The results section discusses the performance of benchmark models following Bayesian hyperparameter optimization, which identified optimal parameters for different training sample sets (T-2, T-3, and T-4) as detailed in Table 4. The predictive performance metrics, including Accuracy (ACC), Recall, and Specificity, are highlighted, with a focus on the imbalanced nature of the dataset, where normal firms outnumber distressed firms by over 30 times, as noted in Table 2.

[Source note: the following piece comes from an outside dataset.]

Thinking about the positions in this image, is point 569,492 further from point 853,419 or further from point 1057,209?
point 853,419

The findings, presented in Table 5, indicate that while most models (excluding the SVM) achieved ACC values exceeding 90% across all sample sets, the Recall values were notably low, with many models recording zero, indicating a significant inability to predict financially distressed firms. In contrast, Specificity values were high, often equaling 1, suggesting that the models predominantly identified financially normal firms. This outcome underscores the challenges posed by the imbalanced training sample, revealing that the forecasting models are ineffective in predicting financial distress.

Discussion

The discussion section of the research paper reviews various statistical and machine learning methods for forecasting financial distress, highlighting the evolution from traditional statistical models to advanced machine learning techniques. Early models such as Beaver’s discriminant analysis and Ohlson’s logistic regression laid the groundwork, but they are limited by assumptions like normality and multi-collinearity. In contrast, machine learning approaches, including Artificial Neural Networks (ANN), Support Vector Machines (SVM), and ensemble methods, have shown superior performance by automatically extracting patterns from data without strict distributional assumptions. Notably, studies indicate that models like SVM and ensemble algorithms (e.g., Random Forest, AdaBoost, and XGBoost) outperform traditional methods in terms of prediction accuracy, particularly in scenarios involving imbalanced datasets typical in financial distress forecasting.

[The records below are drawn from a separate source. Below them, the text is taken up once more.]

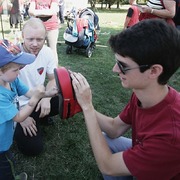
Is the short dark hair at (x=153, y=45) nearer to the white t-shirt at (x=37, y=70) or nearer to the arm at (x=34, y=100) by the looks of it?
the arm at (x=34, y=100)

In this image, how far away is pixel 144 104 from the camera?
5.00 ft

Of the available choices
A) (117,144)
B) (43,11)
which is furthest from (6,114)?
(43,11)

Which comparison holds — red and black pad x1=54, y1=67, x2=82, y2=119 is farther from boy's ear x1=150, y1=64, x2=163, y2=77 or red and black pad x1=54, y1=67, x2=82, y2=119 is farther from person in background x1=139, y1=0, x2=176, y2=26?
person in background x1=139, y1=0, x2=176, y2=26

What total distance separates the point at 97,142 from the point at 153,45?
60 centimetres

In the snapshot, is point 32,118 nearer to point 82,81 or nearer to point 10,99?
point 10,99

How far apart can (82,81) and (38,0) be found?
2.91 m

The section also emphasizes the importance of addressing imbalanced data through techniques like Synthetic Minority Over-sampling Technique (SMOTE) and EasyEnsemble, which enhance model training by balancing the representation of distressed and non-distressed firms. Furthermore, the paper discusses the implementation of Bayesian hyperparameter optimization and feature selection methods, such as Permutation Importance (PIMP) and Recursive Feature Elimination (RFE), to refine model performance. Evaluation metrics, including accuracy, precision, recall, and the area under the curve (AUC), are employed to assess the predictive capabilities of various models, underscoring the complexity and necessity of robust methodologies in financial distress prediction.